Do this. Reproduce the records verbatim, beginning at the line that contains "Outline whatever counts" and ending after the line that contains "58L6 62H8L10 65L20". Leave the pictures out of your answer.

Data to process.
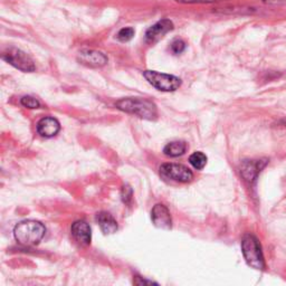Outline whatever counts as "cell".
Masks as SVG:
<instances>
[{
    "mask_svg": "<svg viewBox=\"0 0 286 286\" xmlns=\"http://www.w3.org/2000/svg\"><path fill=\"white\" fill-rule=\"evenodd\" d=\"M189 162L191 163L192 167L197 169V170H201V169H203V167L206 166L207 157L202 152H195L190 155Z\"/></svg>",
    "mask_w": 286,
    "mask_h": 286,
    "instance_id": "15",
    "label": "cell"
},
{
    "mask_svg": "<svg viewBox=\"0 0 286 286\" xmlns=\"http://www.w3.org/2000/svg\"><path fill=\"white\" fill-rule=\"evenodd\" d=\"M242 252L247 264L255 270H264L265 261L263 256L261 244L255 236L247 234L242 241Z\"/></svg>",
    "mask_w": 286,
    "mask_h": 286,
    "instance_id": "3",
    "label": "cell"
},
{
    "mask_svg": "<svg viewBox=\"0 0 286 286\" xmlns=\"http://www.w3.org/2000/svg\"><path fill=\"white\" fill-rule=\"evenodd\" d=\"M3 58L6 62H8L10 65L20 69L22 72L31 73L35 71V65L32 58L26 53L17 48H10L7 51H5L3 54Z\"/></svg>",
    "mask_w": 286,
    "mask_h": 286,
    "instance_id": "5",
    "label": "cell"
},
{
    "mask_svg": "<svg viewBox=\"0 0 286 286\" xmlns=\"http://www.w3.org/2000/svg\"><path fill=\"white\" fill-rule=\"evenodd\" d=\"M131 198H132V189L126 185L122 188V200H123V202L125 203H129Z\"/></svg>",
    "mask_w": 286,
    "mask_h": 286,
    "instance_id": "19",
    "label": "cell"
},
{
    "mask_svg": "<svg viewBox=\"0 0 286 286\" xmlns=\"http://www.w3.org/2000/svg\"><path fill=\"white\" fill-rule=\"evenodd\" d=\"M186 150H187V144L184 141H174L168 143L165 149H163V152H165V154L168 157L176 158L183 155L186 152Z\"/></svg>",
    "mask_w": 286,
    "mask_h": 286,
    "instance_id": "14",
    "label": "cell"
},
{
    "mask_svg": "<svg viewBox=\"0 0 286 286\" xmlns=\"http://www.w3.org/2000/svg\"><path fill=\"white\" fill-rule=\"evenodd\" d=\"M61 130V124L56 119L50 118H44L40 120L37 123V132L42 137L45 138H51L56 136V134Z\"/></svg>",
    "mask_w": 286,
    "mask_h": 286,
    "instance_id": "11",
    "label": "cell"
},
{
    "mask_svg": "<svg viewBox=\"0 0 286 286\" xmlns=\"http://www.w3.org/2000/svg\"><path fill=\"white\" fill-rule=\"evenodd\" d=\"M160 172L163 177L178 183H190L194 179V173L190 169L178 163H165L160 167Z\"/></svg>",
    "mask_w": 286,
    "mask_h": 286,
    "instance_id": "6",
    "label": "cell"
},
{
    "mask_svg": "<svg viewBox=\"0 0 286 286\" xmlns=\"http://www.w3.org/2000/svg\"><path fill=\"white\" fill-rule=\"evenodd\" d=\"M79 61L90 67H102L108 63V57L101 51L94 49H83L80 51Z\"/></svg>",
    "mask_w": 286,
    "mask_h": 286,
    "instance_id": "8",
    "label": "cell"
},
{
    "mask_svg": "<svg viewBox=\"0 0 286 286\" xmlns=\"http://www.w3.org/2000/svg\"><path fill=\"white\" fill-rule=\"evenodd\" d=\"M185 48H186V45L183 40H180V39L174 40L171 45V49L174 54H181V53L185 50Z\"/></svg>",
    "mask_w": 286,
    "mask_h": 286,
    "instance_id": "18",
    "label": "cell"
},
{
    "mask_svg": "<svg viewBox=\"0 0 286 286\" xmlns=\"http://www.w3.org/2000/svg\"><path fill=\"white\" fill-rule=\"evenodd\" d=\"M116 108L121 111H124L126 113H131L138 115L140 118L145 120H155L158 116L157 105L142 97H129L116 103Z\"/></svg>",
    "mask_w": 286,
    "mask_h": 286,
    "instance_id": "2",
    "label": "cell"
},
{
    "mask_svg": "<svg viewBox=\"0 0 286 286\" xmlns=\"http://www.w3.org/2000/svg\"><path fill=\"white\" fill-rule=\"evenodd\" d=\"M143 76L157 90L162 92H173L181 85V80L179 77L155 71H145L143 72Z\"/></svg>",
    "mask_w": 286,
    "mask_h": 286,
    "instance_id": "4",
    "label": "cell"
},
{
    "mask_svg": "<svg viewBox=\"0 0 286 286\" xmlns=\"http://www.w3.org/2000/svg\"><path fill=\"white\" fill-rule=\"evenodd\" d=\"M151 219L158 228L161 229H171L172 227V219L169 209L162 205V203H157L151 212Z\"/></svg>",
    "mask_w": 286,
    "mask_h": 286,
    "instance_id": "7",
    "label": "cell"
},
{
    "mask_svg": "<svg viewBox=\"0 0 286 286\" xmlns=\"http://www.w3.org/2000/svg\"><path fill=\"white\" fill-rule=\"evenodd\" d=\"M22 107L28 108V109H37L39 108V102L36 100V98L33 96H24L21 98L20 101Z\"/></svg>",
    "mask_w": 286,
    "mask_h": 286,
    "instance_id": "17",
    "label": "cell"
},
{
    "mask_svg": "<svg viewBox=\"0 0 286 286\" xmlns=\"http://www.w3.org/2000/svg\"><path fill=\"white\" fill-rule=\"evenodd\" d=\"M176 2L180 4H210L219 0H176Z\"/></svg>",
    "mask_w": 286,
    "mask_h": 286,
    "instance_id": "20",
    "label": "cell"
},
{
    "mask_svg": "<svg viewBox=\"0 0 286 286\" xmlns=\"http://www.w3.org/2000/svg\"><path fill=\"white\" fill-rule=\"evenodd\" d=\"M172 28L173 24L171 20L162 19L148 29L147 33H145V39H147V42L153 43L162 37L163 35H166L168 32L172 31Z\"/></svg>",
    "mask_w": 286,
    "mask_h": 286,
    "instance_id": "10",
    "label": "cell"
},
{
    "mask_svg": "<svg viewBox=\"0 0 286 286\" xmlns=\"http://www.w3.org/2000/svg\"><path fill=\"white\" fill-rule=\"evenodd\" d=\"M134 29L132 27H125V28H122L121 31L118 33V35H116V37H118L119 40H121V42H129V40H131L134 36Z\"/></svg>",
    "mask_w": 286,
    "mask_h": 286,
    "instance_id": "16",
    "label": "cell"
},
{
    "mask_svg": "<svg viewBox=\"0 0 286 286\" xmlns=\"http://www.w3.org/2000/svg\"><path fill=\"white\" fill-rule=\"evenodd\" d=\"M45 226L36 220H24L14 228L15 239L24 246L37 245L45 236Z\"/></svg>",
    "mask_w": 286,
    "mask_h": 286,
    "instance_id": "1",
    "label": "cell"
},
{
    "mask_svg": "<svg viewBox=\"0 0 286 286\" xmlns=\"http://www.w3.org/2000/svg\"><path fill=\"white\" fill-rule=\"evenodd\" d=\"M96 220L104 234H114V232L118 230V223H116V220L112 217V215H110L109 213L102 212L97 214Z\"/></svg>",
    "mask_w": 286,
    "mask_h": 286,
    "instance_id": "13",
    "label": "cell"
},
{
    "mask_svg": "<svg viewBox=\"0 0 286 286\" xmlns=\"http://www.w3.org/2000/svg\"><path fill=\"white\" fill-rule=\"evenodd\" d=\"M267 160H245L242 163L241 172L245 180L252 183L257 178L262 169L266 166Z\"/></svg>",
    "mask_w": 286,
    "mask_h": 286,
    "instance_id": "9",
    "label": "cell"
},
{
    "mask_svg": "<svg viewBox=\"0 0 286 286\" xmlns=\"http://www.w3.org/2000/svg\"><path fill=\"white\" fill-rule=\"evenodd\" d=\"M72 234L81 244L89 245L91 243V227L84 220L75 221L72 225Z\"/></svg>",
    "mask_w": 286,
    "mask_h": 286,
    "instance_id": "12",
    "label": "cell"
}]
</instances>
---
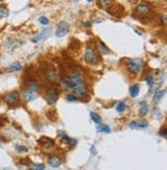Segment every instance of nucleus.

Expected answer.
Outline whatever counts as "cell".
Masks as SVG:
<instances>
[{
    "mask_svg": "<svg viewBox=\"0 0 286 286\" xmlns=\"http://www.w3.org/2000/svg\"><path fill=\"white\" fill-rule=\"evenodd\" d=\"M189 162L191 163L192 167L197 169V170H201V169H203V167L206 166L207 157L202 152H195L190 155Z\"/></svg>",
    "mask_w": 286,
    "mask_h": 286,
    "instance_id": "15",
    "label": "cell"
},
{
    "mask_svg": "<svg viewBox=\"0 0 286 286\" xmlns=\"http://www.w3.org/2000/svg\"><path fill=\"white\" fill-rule=\"evenodd\" d=\"M242 252L247 264L255 270H264L265 261L263 256L261 244L255 236L247 234L242 241Z\"/></svg>",
    "mask_w": 286,
    "mask_h": 286,
    "instance_id": "3",
    "label": "cell"
},
{
    "mask_svg": "<svg viewBox=\"0 0 286 286\" xmlns=\"http://www.w3.org/2000/svg\"><path fill=\"white\" fill-rule=\"evenodd\" d=\"M3 58L6 62H8L10 65L20 69L22 72L31 73L35 71V65L32 58L26 53L17 48H10L7 51H5L3 54Z\"/></svg>",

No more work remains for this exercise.